CHRISTOPHE BOURDOISEAU

Christophe Bourdoiseau est né en 1967 aux Pays-Bas d’un père français et d’une mère allemande. Il a grandi à Rotterdam jusqu’en 1970, à Milan (Italie) jusqu’en 1975 puis à Ville-d’Avray en France dans les Hauts-de-Seine (banlieue de Paris). À 12 ans, il prend des cours de guitare classique. Il S’accompagne également avec cet instrument pour chanter Brel et Barbara et surtout Georges Brassens qu’il apprécie pour la qualité de ses textes et de ses mélodies. À 23 ans, après la chute du Mur de Berlin, il voyage dans les pays de l’Est du bloc communiste (Chine, Roumanie, Allemagne de l’Est, Tchéquie, Russie). Il en tirera beaucoup d’inspiration pour les textes de ses chansons. Il s’installe en 1994 à Berlin dans le quartier de Prenzlauer Berg où il vit le processus de la réunification d’une ville divisée pendant 28 ans par le Mur. Christophe Bourdoiseau n’abandonnera par pour autant sa passion pour la chanson française. Musicien solitaire, il décide l’aller à la rencontre du public d’abord dans son café berlinois où il soumet ses premières compositions à ses amis. Les concerts se déroulent dans les petites salles encore chauffées au charbon dans son quartier de Prenzlauer Berg. « À Berlin, il a trouvé sa vraie passion : la chanson », écrit Radio France international (RFI). Il joue aujourd’hui à travers toute l’Allemagne (Magdeburg, Theater in Lutherstadt Eisleben en Sachsen-Anhalt, Festival Kurt Weill à Dessau, Nikolaisaal à Potsdam, Institut Français de Berlin, Admiralpalast, Dussmann, Grüner Salon de la Volksbühne). « Atypique mais attachant, habile guitariste, Christophe Bourdoiseau jongle avec les mots et les rimes sans jamais s’essouffler », écrit La Gazette de Berlin à la sortie du premier album. Il a remporté deux fois le concourt de musique populaire de la Mairie de Berlin (Rotes Rathaus) avec comme prime deux semaines de studio d’enregistrement.
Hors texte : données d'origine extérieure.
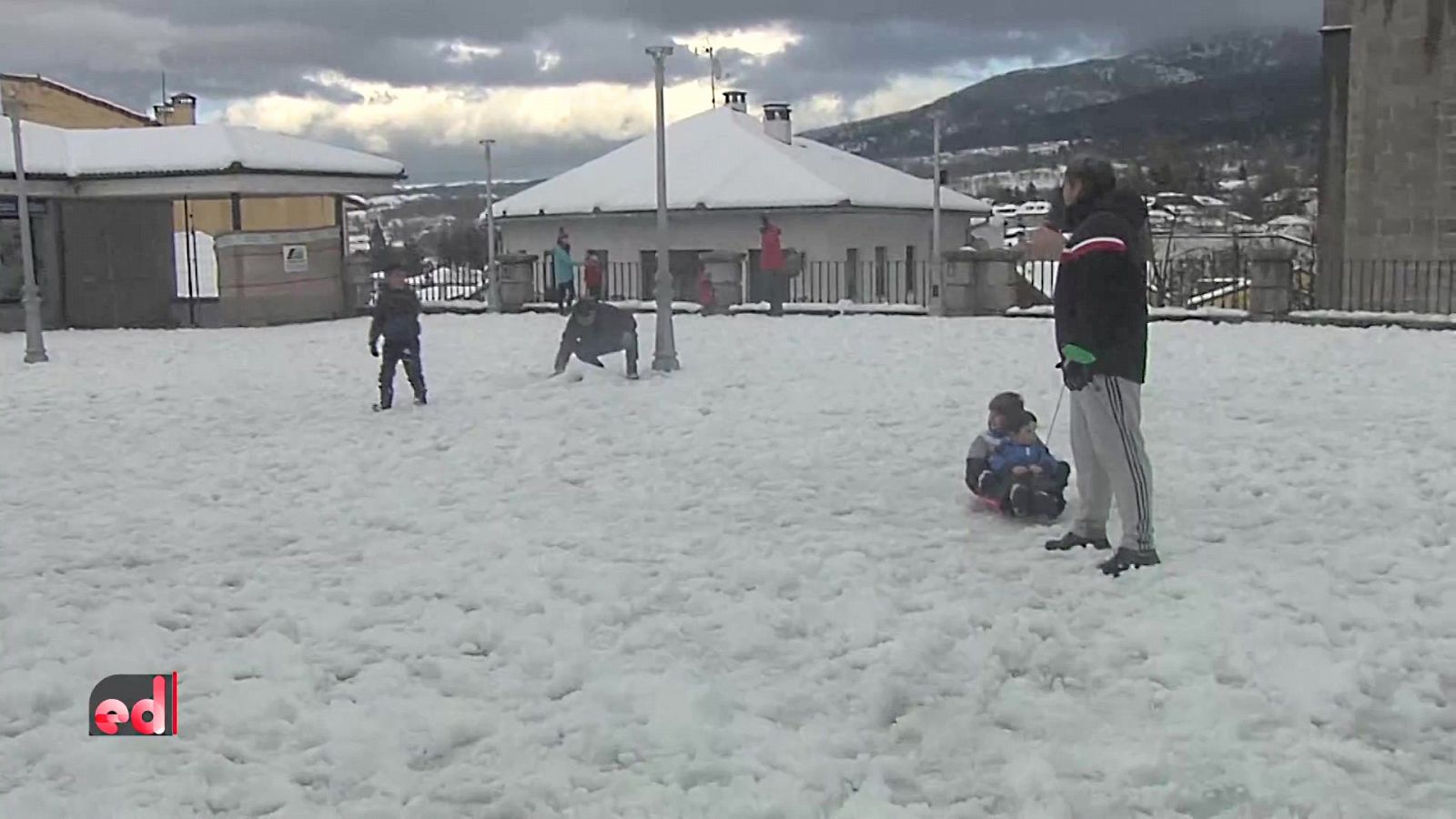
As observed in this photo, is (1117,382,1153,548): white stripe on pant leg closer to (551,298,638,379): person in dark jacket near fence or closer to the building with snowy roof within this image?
(551,298,638,379): person in dark jacket near fence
Ses textes sont inspirés d’histoires volées à quelques rencontres oubliées, à des amours de passage, à des amitiés passées, à des souvenirs déterrés, à la France, à Paris, à Berlin. Le chanteur français, qui écrit des chansons au sens traditionnel du terme, est accompagné d’un trio de musiciens d’Europe de l’Est qui mettent du swing à ses chansons dans des rythmes très slaves.

« Avec l’ensemble Trio Scho, il perpétue une grande tradition – celle de la chanson française – mais sans la copier », écrit le quotidien Mitteldeutsche Zeitung.

Christophe Bourdoiseau et ses musiciens au Grüner Salon de la Volksbühne à Berlin en octobre 2011 « Quand le swing venu de l’est rencontre la légère mélancolie de la chanson française, le tout inspiré par Berlin, ça reste dans la tête », écrit Le Petit Journal

Le premier album « Tant de saisons perdues », autoproduit, a été très bien reçu par le public. Christophe Bourdoiseau chante la bohème du Berlin d’après la chute du Mur.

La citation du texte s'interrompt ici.